## begin ENTRIES
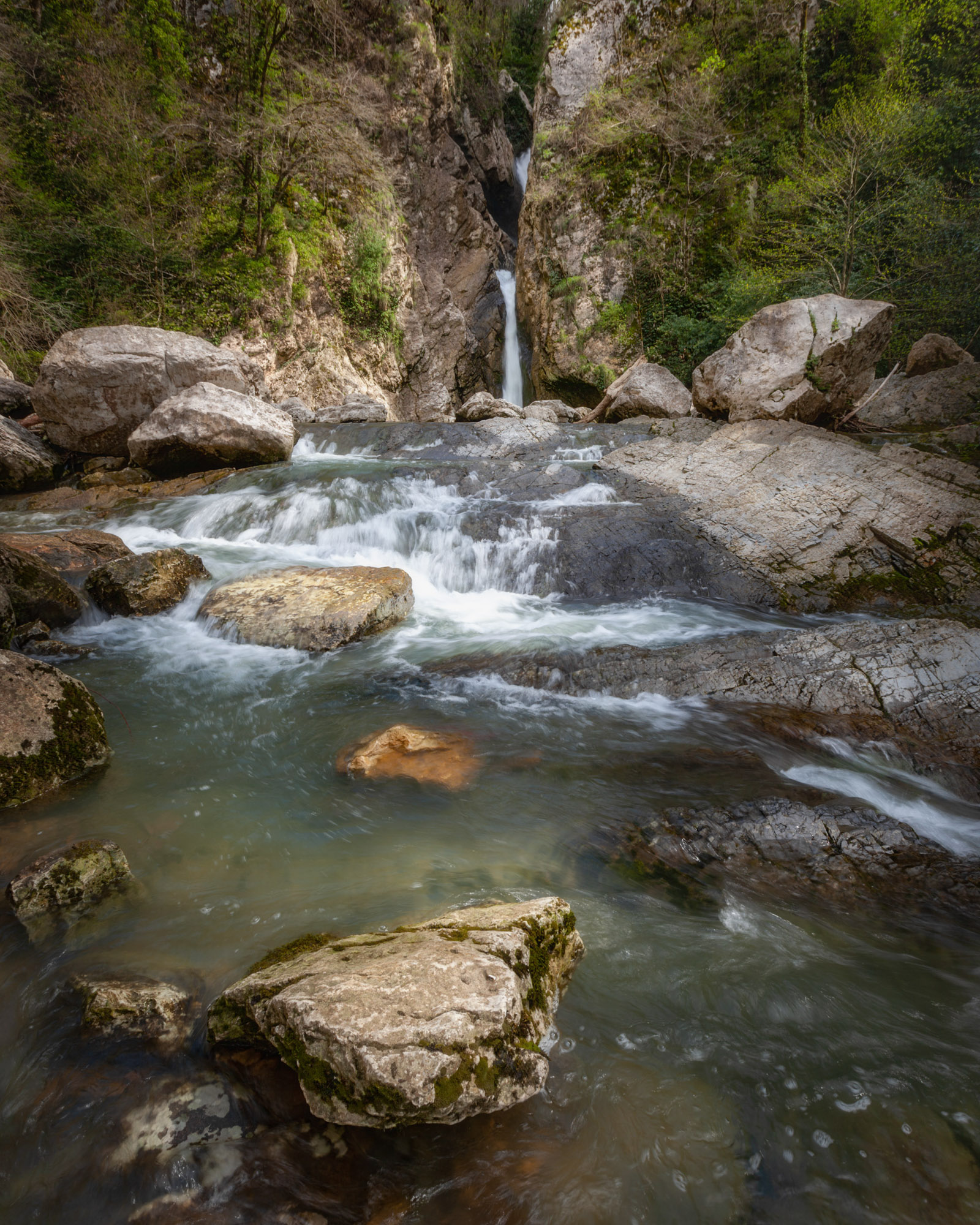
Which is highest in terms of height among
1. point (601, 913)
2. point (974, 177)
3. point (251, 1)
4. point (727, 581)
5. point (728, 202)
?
point (251, 1)

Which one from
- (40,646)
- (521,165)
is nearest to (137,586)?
(40,646)

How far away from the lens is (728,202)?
17125 millimetres

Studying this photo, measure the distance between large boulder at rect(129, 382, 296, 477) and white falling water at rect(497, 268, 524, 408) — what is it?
15664 mm

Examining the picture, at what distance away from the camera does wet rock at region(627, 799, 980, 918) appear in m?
2.50

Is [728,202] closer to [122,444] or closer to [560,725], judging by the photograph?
[122,444]

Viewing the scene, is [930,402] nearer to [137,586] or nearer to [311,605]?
[311,605]

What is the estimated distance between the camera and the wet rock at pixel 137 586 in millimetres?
5543

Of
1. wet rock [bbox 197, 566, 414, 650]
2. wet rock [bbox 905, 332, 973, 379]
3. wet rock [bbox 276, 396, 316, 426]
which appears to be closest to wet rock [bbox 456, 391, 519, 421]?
wet rock [bbox 276, 396, 316, 426]

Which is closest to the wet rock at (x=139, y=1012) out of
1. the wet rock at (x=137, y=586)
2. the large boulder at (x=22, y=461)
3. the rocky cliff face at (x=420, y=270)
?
the wet rock at (x=137, y=586)

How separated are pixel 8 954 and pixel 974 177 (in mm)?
## end ENTRIES
Render the stretch from the line containing "Is [728,202] closer" through the end of the records as a JSON list of strings, with one string per line and blank lines omitted.

**OUTPUT**
[
  "Is [728,202] closer to [122,444] or closer to [560,725], judging by the photograph?",
  "[122,444]",
  "Viewing the scene, is [930,402] nearer to [137,586] or nearer to [311,605]?",
  "[311,605]",
  "What is the estimated distance between the camera and the wet rock at pixel 137 586 in millimetres?",
  "5543",
  "Of",
  "1. wet rock [bbox 197, 566, 414, 650]",
  "2. wet rock [bbox 905, 332, 973, 379]",
  "3. wet rock [bbox 276, 396, 316, 426]",
  "which appears to be closest to wet rock [bbox 456, 391, 519, 421]?",
  "wet rock [bbox 276, 396, 316, 426]",
  "Which is closest to the wet rock at (x=139, y=1012) out of",
  "1. the wet rock at (x=137, y=586)",
  "2. the large boulder at (x=22, y=461)",
  "3. the rocky cliff face at (x=420, y=270)",
  "?",
  "the wet rock at (x=137, y=586)",
  "How separated are pixel 8 954 and pixel 974 177 (in mm)?"
]